Saturday, February 16, 2008

Sometimes You Want to Go

There is no better place to hide than in London.

The cold here forces you to bundle up. Covered in thick layers to shelter your skin from the stinging chill, you shield your dully aching heart. Stick your nose inside your coat, wrap your face up in a scarf, pull your hood as tight around yourhead as it will go and no one can see the tears slipping quietly down your cheeks as you stare into the corner on the tube. Everyone is too busy trying to concentrate on how to get where they're going without freezing their own arse off to bother looking in anyone else's direction, anyway. Add to this the sheer size and population of the city, and you've got endless places to hide.

Even if you were to walk into a shop or onto a train, face uncovered and shining with tears, scant few people would acknowledge you. Most would politely endure whatever hiccuping request you could manage, and have you on your way as quickly as possible. It is a place where you can be truly alone, even when surrounded by people. Because none of them give a shit about you. And sometimes this is precisely what you need. When you feel miserable and lonely, sometimes what you need is not a pick-me-up but a bring-you-down. The last thing you want is to have your faith in humanity restored. Rather, you need something that confirms what you suspect at that moment yourself: that in fact, no one does love you and you have no one but yourself.

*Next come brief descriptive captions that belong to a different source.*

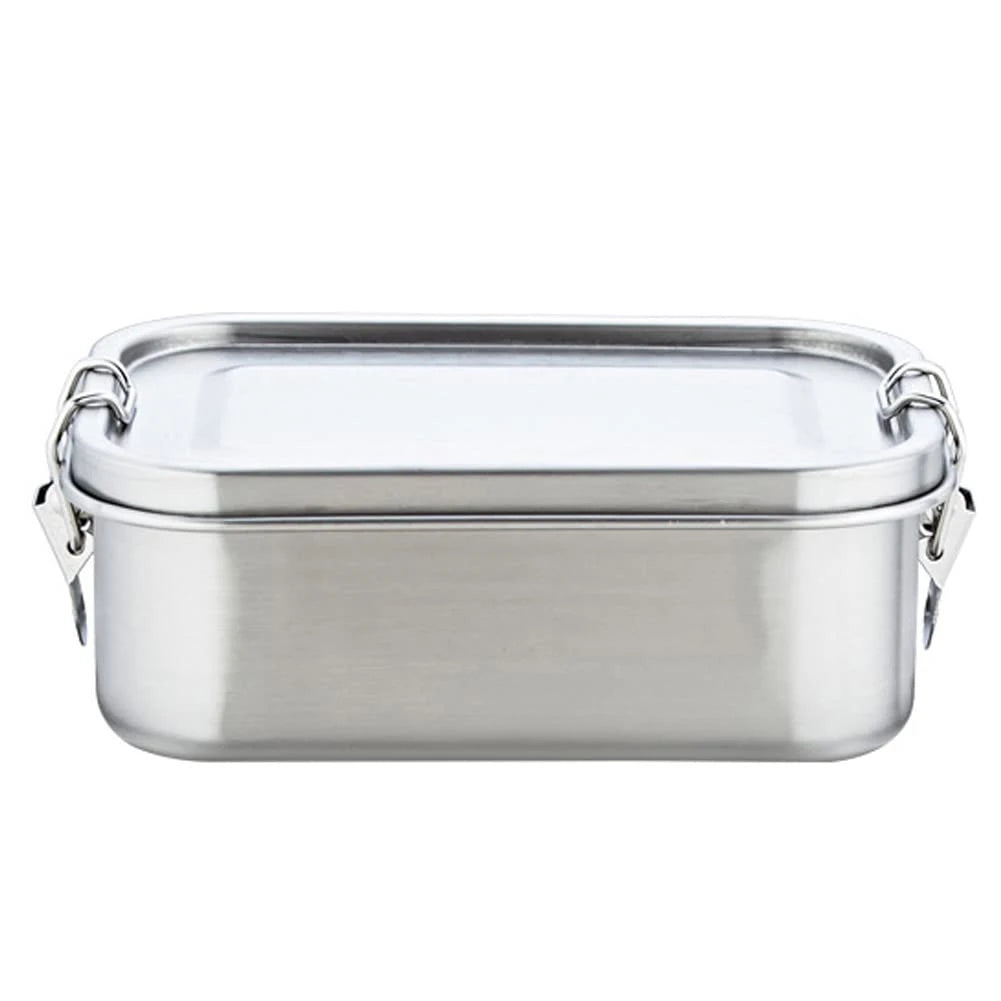 850ml Stainless Steel Lunch Box with Removable Dividers Stainless Steel Lunch Box Babs 1C 850ml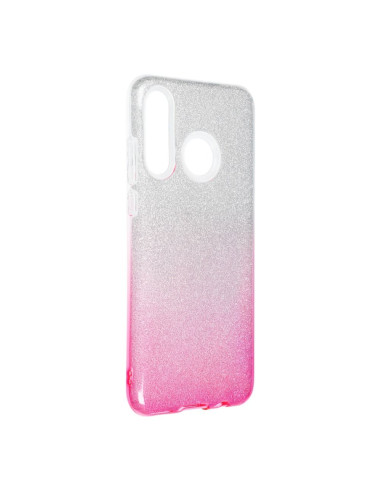 Coque Forcell - SHINING pour HUAWEI P30 LITE TRANSPARENT / ROSE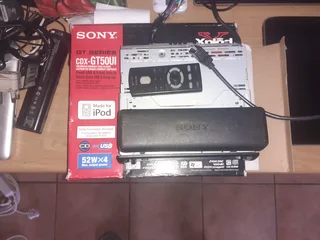 Please Read Retail Box Sony Xplode GT50 Head Unit with Ipod Ctrl and USB with Faulty Clip-Off Face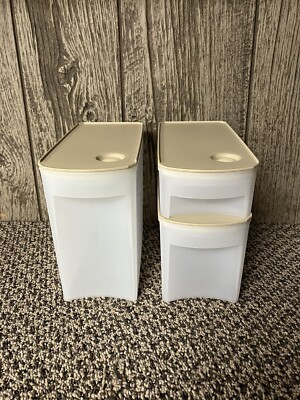 Tupperware shelf smart Set , slim rectangular #1, #2, And #3 storage containers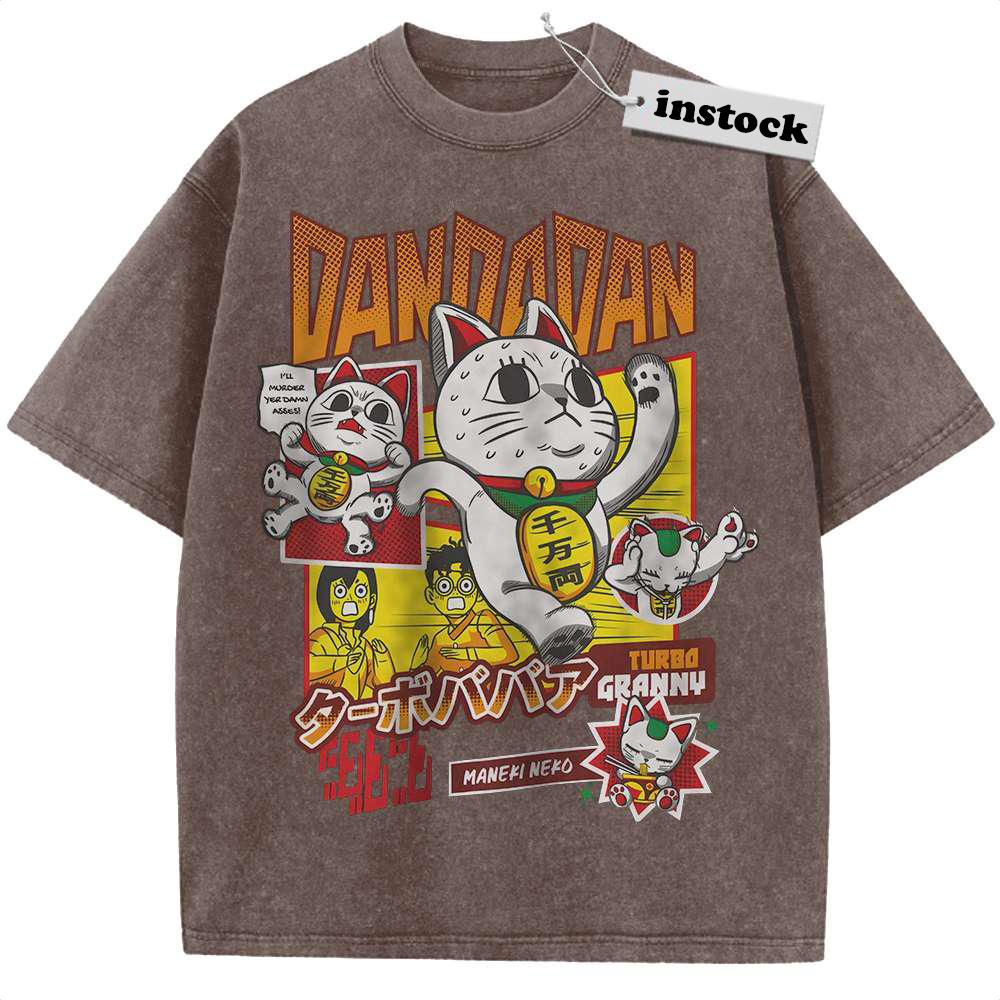Okarun Shirt, Ken Takakura Shirt, Momo Ayase Shirt, Turbo Granny Shirt, Dandadan Shirt, Anime Shirt, Vintage Tee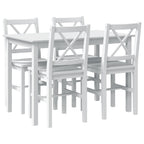 Juego de muebles de comedor 5 piezas blanco
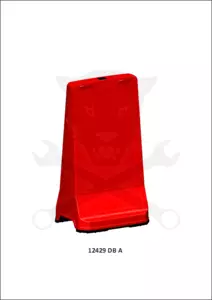 Járdatábla 90 x 49 cm - piros - feliratozható - Evelux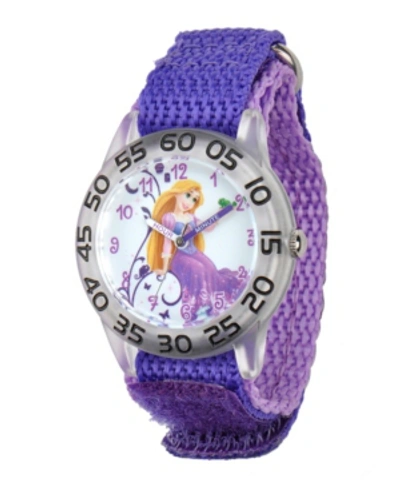 Ewatchfactory Kids' Disney Aurora Girls' Plastic Time Teacher Watch In Purple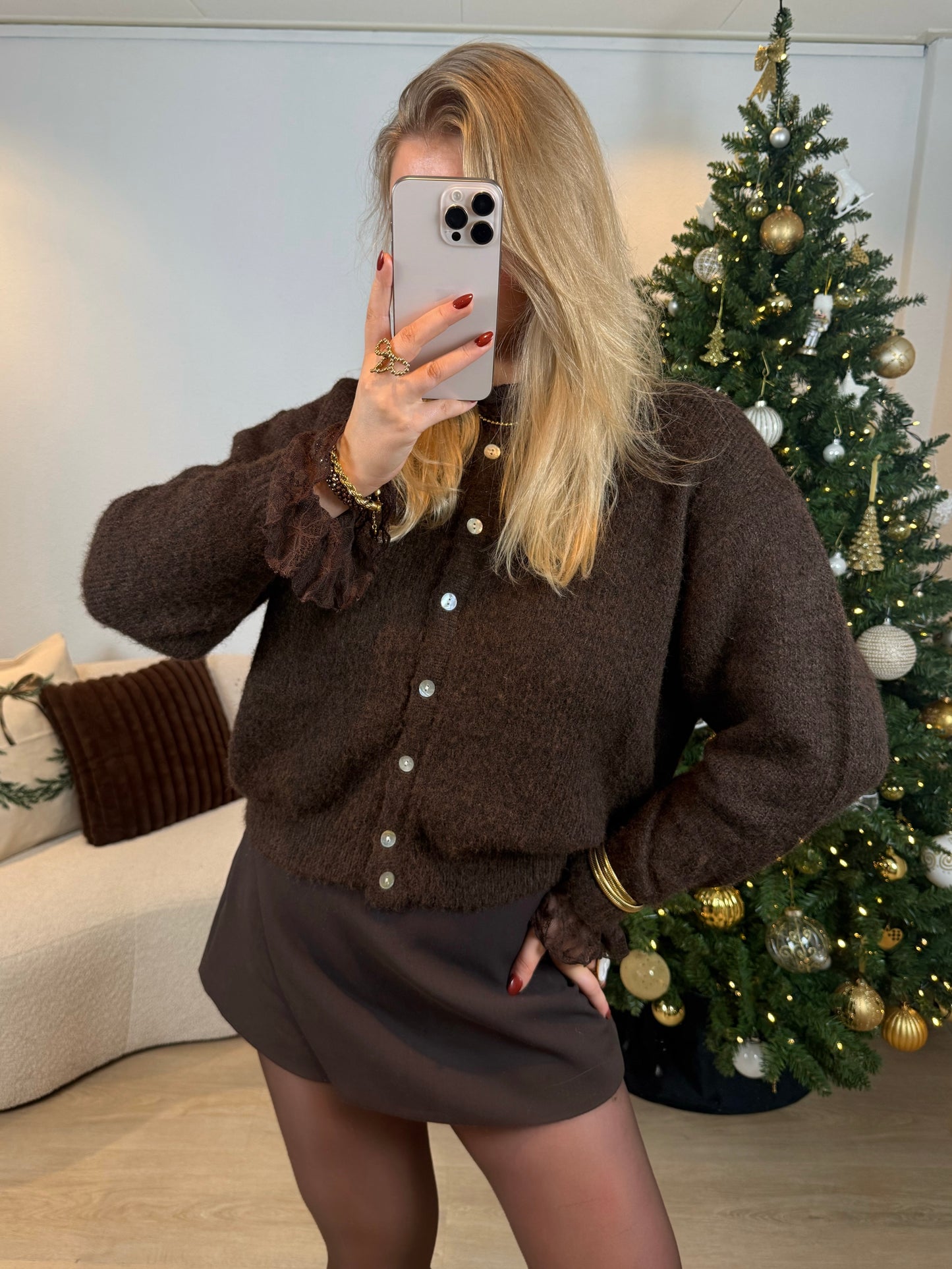 Soft Cocoa Cardigan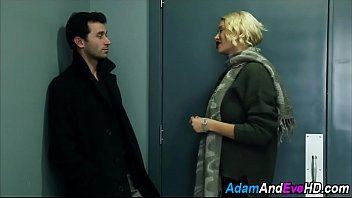 Preview 4 of Hot Granny Seducing Young Guys - Chick watches babe suck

There is only one comfort to be had, and that is the satisfaction of being right.

Aaliya once said of her day at work that if one person had been mean to her she would have started crying. I have more of the opposite. I was on the tube and sad and as I tried to move my suitcase further into the corner for an older gent, he said, "no, you're all right." And I very quietly lost it. It is when I'm having a bad day and someone wants to give me a hug. When all I want is to hate everyone and someone has to go and wreck it by making me a cup of tea.

In London, when I can usually count on people to be snide and snarky and generally over me as only people in a large city - and especially English people in a large city completely over its tourists - can be, nothing can upset me more than when a fellow helps me up the stairs with my suitcase, then promptly and kindly disappears to go and catch his own train, as he has gone out of his way to help me.